Вначале у меня была идея хранить полностью этот лог в zabbix для разбора каких-то инцидентов на сервере. Это может быть актуально, если у вас нет централизованного сбора логов в каком-то отдельном месте. Потом передумал, так как если у вас используется стандартный ssh порт 22, то лог подключений по ssh будет огромного размера. Хранить его полностью в zabbix — забивать понапрасну базу данных. В итоге решил хранить только информацию об успешных авторизациях.

Если сервером управляете только вы, то отправлять оповещения об успешных авторизациях, скорее всего нет смысла. Если несколько человек, то можно настроить проверку подключений кого-то конкретного, либо всех пользователей. Это уже на ваше усмотрение. Я в конце приведу готовый шаблон.

Все будет сделано с использованием штатного функционала zabbix. На хостах не нужно ничего настраивать, кроме выдачи прав на чтение к лог-файлу группе zabbix. Так что придется немного пожертвовать локальной политикой безопасности. По-умолчанию, системный лог не может читать никто, кроме рута. Исправляем это в Centos:

# chgrp zabbix /var/log/secure

# chmod 640 /var/log/secure

и то же самое делаем в Debian/Ubuntu

# chgrp zabbix /var/log/auth.log

# chmod 640 /var/log/auth.log

На хосте все готово. Все остальное делаем на сервере мониторинга.

Если у вас еще нет своего сервера для мониторинга, то рекомендую материалы на эту тему. Для тех, кто предпочитает систему CentOS:

1. Установка CentOS 7.
2. Настройка CentOS 7.
3. Установка и настройка zabbix сервера.

То же самое на Debian 9, если предпочитаете его:

1. Установка Debian 9.
2. Базовая настройка Debian 9.
3. Установка и настройка zabbix на debian.

Шаблон для мониторинга за SSH подключениями

Я подготовил простой шаблон, который состоит из:

1. Элемента данных SSH auth, с ключом log[/var/log/secure,»^.*sshd.*(Accepted|closed).*»,,,,,] и типом данных — Журнал (лог) 
2. Триггера с условием {SSH Auth:log[/var/log/secure,»^.*sshd.*(Accepted|closed).*»,,,,,].str(Accepted,#1)}=1, который ищет в элементе данных строку Accepted и срабатывает, если ее находит. 

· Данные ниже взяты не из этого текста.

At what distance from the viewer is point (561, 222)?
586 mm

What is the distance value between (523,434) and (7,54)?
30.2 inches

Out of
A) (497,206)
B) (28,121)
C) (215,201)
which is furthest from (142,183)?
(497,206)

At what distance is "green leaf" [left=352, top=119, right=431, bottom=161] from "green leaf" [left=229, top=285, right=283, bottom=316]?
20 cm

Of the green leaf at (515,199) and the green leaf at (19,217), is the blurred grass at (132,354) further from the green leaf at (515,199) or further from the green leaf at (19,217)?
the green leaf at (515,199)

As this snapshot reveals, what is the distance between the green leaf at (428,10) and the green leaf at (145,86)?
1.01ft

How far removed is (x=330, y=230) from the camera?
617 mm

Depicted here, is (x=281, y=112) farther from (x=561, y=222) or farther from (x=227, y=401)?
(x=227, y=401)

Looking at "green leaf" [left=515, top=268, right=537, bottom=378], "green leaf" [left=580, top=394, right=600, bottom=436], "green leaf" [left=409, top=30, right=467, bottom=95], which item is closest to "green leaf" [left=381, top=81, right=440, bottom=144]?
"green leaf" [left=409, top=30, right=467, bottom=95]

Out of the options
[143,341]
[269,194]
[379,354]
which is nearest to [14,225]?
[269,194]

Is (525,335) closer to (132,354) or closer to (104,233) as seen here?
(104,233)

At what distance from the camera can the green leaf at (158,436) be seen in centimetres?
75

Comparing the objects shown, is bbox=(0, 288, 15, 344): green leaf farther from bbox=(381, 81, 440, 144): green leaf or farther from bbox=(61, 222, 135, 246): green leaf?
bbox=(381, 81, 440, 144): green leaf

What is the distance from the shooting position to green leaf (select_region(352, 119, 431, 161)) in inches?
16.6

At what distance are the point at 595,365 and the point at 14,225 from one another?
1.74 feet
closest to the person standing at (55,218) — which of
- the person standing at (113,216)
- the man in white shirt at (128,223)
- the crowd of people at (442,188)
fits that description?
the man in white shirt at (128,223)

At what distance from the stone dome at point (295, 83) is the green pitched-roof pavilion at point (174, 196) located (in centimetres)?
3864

На практике это все выглядит так. Когда вы подключаетесь по ssh на сервер, в zabbix приходит следующая информация.

Если включен триггер, то на почту получите уведомление, где сразу в тексте уведомления будет видно пользователя и адрес, с которого он подключился к серверу. Это удобно.

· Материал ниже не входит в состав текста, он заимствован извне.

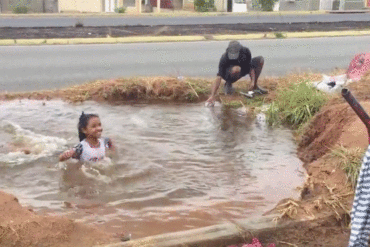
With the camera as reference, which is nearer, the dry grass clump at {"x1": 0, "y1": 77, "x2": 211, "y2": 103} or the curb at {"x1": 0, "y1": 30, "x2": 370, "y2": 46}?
the dry grass clump at {"x1": 0, "y1": 77, "x2": 211, "y2": 103}

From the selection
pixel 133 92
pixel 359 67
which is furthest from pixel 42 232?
pixel 359 67

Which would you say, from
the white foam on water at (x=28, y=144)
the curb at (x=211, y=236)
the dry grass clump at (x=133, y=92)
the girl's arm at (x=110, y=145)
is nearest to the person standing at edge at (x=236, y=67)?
the dry grass clump at (x=133, y=92)

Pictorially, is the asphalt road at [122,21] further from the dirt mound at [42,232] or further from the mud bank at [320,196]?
the dirt mound at [42,232]

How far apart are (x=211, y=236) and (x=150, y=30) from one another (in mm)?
17537

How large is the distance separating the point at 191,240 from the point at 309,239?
100cm

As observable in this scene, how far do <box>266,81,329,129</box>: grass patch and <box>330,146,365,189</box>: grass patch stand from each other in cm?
243

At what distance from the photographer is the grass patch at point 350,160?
214 inches

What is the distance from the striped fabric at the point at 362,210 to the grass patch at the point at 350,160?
1305 mm

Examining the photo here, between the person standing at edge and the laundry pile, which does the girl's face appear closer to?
the person standing at edge

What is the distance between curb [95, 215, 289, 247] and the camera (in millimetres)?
4319

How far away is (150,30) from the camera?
70.4 ft

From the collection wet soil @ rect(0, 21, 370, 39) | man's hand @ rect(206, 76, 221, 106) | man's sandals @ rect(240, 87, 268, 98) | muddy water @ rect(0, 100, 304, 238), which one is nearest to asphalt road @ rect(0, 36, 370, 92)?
wet soil @ rect(0, 21, 370, 39)

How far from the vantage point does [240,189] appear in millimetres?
6148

После того, как пользователь завершит свой сеанс, получите еще одно уведомление.

Данный шаблон просто небольшая заготовка. Условия триггеров, собираемые элементы лога вы можете сами настраивать так, как вам хочется. Можно по аналогии мониторить другие логи.

Скачиваем шаблон для версии 3.4 тут ssh-auth.xml. С другими версиями не проверял.

Заключение

Пару слов о мониторинге логов. Для парсинга лога используется регулярное выражение. В данном случае такое: ^.*sshd.*(Accepted|closed).* В это условие попадают все строки, где присутствует слово sshd и обязательно одно из Aceepted или closed. Если будете менять условия парсинга, или возьмете вообще другой лог, то нужно будет подготовить другое регулярное выражение.